Directions:
(1) In the outfit post, why didn't the writer take a picture of the gloomy scenery?
(2) According to the outfit post, what had made the wooden fences and posts around the campground damp?
(3) Pick up the outfit post after its last sentence and keep writing in the same voice.

+++ Study text +++

Goth Morn & Insomniatic


This is actually a very poor excuse for an outfit. I just didn't know what to wear. I think if I owned a fishnet T, I'd wear that under this shirt. 
It was super gloomy this day. It was lightly drizzling, and dew had made wooden fences and posts around the campground damp. The sky was pallid and dismal, shades of grey that drained the color of everything beneath it; there was also fog, and sparse patches of brown-green grass and melted snow, with crumpled, dead leaves from the previous winter speckled about. The trees around were leafless and gnarled and dead looking. It was so creepily beautiful, I wanted to take a picture, but I didn't think my camera would do the scenery justice. I'm kind of disappointed in myself. It would have been the perfect background for an outfit. 
Being a photographer, I think I really ought to try to take more pictures of my daily life.

+++ Data listing +++

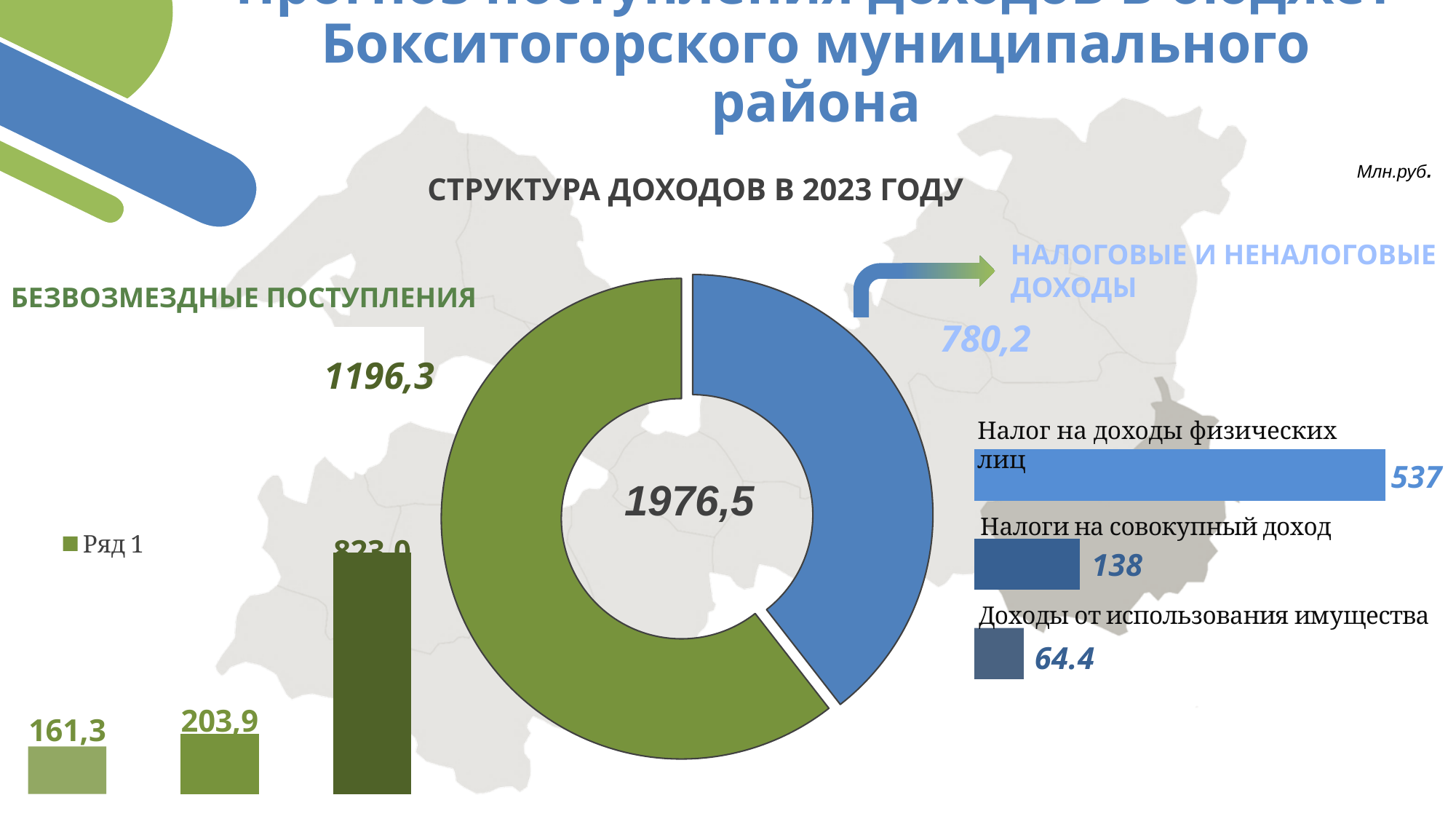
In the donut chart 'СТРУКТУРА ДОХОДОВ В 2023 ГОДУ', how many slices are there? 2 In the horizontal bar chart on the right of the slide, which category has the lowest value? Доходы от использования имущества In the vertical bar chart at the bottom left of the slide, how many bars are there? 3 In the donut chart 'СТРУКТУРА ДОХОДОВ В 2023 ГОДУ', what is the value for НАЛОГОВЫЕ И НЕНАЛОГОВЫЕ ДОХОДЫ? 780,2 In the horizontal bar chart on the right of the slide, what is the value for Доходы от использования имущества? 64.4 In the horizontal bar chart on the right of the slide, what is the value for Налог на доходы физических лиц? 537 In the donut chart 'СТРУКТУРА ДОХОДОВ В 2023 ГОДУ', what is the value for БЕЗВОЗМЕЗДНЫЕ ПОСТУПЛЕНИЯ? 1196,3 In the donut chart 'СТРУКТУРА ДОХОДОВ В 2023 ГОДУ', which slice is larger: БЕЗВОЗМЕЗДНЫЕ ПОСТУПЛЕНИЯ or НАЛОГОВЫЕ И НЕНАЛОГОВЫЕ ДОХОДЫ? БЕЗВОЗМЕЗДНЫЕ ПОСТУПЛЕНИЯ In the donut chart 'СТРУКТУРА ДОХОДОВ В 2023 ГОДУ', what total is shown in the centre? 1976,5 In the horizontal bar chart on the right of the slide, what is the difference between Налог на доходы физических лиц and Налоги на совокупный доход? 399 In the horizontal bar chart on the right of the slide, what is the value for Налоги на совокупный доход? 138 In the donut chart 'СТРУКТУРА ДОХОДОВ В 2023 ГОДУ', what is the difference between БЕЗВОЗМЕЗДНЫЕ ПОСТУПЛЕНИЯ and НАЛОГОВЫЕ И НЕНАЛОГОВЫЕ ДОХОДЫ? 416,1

+++
+++ Data listing +++

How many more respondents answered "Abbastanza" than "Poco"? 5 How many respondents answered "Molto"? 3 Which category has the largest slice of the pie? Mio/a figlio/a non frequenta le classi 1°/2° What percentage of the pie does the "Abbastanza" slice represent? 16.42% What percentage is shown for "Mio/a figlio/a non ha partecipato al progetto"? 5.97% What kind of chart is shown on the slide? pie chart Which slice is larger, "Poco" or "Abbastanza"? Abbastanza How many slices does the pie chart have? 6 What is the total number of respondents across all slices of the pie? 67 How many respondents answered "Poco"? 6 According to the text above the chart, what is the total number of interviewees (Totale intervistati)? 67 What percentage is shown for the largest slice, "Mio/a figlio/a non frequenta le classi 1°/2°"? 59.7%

+++

Set of answers:
(1) The writer didn't take a picture because they didn't think their camera would do the scenery justice.

(2) Dew had made them damp.

(3)
But I suppose this is only the beginning of my life. I've got at least another 60 years to make up for lost time, long as I don't start smoking or get murdered.


I'm so irritated with myself. I had another presentation for my class.
I even had a group to do it with. But I was nervous for it. I'm pretty sure I got half credit. 
UGH it makes me so mad! Logically, I know there's nothing to be afraid of. Practically no one cares about the subject, no one is looking at me really, I know all these people, no one is going to judge me, and even if they did, I don't care. But my freaking heart starts hammering and my hands get clammy, and I realized my voice does this thing where it gets rougher and deeper when I'm nervous. It's kind of interesting, that reaction--like, it gets throatier, like I'm getting over a cold. But that aside, it's so effing annoying to be nervous when I'm not nervous! I don't understand where my fear comes from!
I'd ask my mom--she's usually quite insightful--but she'll probably tell me I'm self-conscious and I have emotional problems and bla bla bla, which I'm really done hearing from her. 
I'm 18--I'm not perfect, and hell, Rome wasn't built in a day. We all have problems, mom. Even Jesus probably had a tick. Welcome to humanity.













Whack a kitty!

And now babies can swim, which kind of gives me a virtual heart attack.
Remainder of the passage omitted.